• _Исходный текст_

Мама продолжала учиться на курсах. Пришла революция, потом началась и кончилась Гражданская война, наступила разруха.
Дедушка и бабушка как были врачами, так и остались, и дедушка продолжал работать в Бактериологическом институте, только институт стал государственным. Семья даже кое-что выиграла в социальном отношении, так как евреи теперь стали равноправными гражданами и даже получили некоторое моральное преимущество как несправедливо угнетаемая царизмом национальность — не знаю, сколько и как бы мама работала, если бы не революция. Революция, безусловно, открыла ей дорогу в науке, устранив на первых порах дискриминацию женщин и евреев, но за это она потребовала подчинения себе. Но в плане житейском, поскольку все слои населения перемешались, для еврейской интеллигенции антисемитизм стал более ощутим — я уже рассказывала о милиционере, которого выселили по суду из нашей квартиры. В материальном же отношении жизнь стала невыносимой. Рояль «Бехштейн»[1], которым гордились (наверно, он был самой ценной вещью в семье), сменяли на мешок пшена. Я очень любила пшенную кашу (разумеется, молочную и, естественно, с маслом) и сказала маме, что не так плохо было, раз ели пшенную кашу, но мама сказала, что «пша» была на воде (потом, во время войны, я поняла, что «пша» была не только невкусна, но и непитательна и не могла насытить). Я думаю, семья не доходила до такой степени недоедания и заброшенности, какая была у меня во время войны, но бытовых трудностей хватало.

• _Предоставленные данные_
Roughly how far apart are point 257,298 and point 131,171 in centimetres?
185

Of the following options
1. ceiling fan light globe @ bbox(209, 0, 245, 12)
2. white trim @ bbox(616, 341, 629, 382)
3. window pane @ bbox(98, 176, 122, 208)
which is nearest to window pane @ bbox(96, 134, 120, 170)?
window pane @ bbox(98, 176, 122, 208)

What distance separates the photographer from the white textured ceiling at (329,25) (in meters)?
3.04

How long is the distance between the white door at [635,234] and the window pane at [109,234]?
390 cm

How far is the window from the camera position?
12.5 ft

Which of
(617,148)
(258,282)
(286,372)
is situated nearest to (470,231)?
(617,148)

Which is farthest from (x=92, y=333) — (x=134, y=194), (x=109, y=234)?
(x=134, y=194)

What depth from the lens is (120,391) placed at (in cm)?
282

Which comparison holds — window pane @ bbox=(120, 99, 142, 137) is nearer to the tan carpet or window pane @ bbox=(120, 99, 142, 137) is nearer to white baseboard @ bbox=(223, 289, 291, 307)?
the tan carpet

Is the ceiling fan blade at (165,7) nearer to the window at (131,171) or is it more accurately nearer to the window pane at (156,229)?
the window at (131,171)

• _Задание 1_
Выпишите все исторические события и периоды, названные в первых двух предложениях текста воспоминаний.
• _Задание 2_
Ответьте на вопросы по тексту воспоминаний.
(а) Кем были по профессии дедушка и бабушка?
(б) В каком учреждении продолжал работать дедушка?
(в) На что сменяли рояль «Бехштейн»?

• _Ответ 1_
Революция, Гражданская война, разруха.

• _Ответ 2_
(а) Врачами.
(б) В Бактериологическом институте.
(в) На мешок пшена.